In the North official censorship was not as openly oppressive though attitudes, both Catholic and Protestant, could be equally narrow and prudish. Though people shared a common cultural heritage the arts became a battleground for competing ideologies as the Northern Ireland state struggled to establish a Protestant and Anglo-Saxon identity. The state turned its back upon the traditional arts and those performers who refused to conform. Sam Thompson’s play Over the Bridge was frowned upon by the unionist establishment and grant aid withdrawn but opened an important debate about sectarianism in 1960. Writers such as Louis MacNeice, John Hewitt and WR Rodgers found their home a cold house because they refused to subscribe to a narrow interpretation of British identity.

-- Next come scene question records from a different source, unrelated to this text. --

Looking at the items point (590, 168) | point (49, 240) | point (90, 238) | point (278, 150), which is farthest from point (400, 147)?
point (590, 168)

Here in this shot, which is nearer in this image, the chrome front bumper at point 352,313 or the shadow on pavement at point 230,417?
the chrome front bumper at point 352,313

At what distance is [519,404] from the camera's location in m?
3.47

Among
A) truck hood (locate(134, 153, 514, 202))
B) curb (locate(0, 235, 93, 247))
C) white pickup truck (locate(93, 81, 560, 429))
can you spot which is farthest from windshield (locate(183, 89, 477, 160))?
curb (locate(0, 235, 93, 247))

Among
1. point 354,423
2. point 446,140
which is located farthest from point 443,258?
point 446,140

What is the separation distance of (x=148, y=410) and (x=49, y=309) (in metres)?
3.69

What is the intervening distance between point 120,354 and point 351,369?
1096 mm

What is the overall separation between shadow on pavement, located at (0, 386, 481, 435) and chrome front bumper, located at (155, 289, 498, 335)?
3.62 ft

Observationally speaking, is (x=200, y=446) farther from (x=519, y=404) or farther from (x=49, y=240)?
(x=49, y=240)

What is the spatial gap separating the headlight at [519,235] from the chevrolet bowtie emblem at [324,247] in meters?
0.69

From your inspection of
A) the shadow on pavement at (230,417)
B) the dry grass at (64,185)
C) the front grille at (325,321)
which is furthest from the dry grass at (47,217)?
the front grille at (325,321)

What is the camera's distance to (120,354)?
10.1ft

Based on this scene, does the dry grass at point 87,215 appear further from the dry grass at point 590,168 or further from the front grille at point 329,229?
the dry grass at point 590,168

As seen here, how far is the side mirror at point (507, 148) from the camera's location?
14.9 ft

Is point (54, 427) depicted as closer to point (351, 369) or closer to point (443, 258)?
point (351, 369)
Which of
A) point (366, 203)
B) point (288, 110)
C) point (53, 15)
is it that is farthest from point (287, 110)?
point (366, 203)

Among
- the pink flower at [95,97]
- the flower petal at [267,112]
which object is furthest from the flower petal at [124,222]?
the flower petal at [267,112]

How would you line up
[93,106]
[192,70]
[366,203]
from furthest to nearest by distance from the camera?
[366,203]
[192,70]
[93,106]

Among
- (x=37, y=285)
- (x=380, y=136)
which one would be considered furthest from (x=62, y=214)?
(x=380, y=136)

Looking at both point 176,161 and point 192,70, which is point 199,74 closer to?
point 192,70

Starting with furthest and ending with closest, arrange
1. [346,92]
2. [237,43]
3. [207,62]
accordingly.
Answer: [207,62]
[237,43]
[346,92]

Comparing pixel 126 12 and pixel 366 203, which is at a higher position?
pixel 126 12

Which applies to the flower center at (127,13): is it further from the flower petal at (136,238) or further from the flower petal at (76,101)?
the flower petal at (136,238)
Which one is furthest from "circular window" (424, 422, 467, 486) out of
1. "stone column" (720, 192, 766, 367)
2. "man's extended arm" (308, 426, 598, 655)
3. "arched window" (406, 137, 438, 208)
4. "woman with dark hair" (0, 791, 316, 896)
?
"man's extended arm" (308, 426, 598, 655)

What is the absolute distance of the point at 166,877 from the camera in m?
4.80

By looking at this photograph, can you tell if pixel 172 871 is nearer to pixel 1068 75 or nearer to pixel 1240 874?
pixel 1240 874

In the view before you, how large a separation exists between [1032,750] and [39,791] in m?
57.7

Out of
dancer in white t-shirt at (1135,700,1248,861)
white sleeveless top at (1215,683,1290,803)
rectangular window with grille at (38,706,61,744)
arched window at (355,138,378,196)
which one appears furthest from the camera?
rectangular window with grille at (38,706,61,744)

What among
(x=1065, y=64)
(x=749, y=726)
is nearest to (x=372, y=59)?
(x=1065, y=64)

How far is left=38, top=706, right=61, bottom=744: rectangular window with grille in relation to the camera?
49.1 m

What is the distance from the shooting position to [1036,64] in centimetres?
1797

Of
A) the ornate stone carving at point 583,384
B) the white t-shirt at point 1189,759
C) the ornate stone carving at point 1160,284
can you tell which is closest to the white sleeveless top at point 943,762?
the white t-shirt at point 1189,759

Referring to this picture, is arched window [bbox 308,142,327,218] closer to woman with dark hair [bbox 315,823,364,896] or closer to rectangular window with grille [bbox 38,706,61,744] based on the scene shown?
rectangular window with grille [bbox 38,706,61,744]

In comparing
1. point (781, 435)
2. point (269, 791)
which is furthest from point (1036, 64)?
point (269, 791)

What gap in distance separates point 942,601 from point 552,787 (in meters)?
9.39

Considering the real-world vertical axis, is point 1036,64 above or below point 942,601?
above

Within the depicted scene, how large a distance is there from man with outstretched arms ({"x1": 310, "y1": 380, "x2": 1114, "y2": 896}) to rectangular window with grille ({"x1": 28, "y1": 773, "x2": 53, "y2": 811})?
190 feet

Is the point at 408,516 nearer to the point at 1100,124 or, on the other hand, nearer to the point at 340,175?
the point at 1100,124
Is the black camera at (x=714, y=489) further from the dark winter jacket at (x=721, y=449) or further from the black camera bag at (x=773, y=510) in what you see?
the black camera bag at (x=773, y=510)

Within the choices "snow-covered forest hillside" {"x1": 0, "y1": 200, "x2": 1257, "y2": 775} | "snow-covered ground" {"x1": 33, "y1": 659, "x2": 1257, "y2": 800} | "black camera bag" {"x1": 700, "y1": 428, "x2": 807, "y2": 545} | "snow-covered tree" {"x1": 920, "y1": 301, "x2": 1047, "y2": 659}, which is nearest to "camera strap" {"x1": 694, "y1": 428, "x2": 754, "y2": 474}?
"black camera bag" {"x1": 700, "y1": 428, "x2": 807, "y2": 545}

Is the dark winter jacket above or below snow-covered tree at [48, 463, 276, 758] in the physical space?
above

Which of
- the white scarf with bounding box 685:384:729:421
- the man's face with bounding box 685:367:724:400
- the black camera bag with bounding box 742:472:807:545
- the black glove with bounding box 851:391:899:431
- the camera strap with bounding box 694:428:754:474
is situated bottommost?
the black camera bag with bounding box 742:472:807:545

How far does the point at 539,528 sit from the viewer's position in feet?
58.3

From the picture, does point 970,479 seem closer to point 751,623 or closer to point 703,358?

The outbreak of the Troubles in 1969 was a watershed thought it condemned the region to cultural isolation. Northern Ireland was a major venue for visiting artists in the 50s and 60s – the Beatles, Jimi Hendrix and Luciano Pavarotti all performed in Belfast – but during the 70s and 80s most leading performers refused to visit and many people were reluctant to leave their homes at night to venture into bomb-blasted towns and cities. Yet the trauma inspired many important new artists.

The contribution of these artists to dialogue and understanding has been immense. The violence of the 70s proved a powerful catalyst for writers and filmmakers who set about challenging the myths and misconceptions that perpetuated The Troubles. Neil Jordan’s feature film The Crying Game was nominated for six Oscars in 1992 and Seamus Heaney’s poetry won The Nobel Prize for Literature in 1995. The importance of respect and tolerance for all identities, expressed through the arts, was a key element of The Good Friday Agreement in 1998 and today The Department of Culture, Arts and Leisure, advised by the Arts Council of Northern Ireland, oversees the promotion and funding of a wide spectrum of events. The local arts scene is vibrant and visiting artists are again prepared to perform here. High points each year are the Belfast International Arts Festival, Féile an Phobail in West Belfast and the Happy Days International Beckett Festival in Enniskillen.

The National Museum of Ireland, in Dublin and Castlebar, and the Ulster Museum in Belfast are home to some of our most important artistic works from Stone Age art to folklore artefacts and the work of modern painters such as Jack Yeats and Francis Bacon. They are a shared treasure trove. Pluralist and secular societies, North and South, demonstrate a more enlightened and tolerant attitude to subjects once deemed taboo. The churches and political establishments have lost much of their standing as moral and cultural watchdogs. The diversity of the island’s artistic heritage is finally recognised as a neglected gift and there is genuine cross-border cooperation in the interest of reconciliation. Artists at last have freedom of expression. The Northern Ireland Executive promotes gaelic traditions – what unionist Sammy Wilson MP once derided as ‘fiddley-dee music, dancing at the crossroads and leprechaun language’ – and the thunder of the Lambeg drum echoes around Áras an Uachtaráin as the president of the Republic, poet Michael D Higgins, welcomes representatives of the Orange Order to celebrate diversity in Dublin.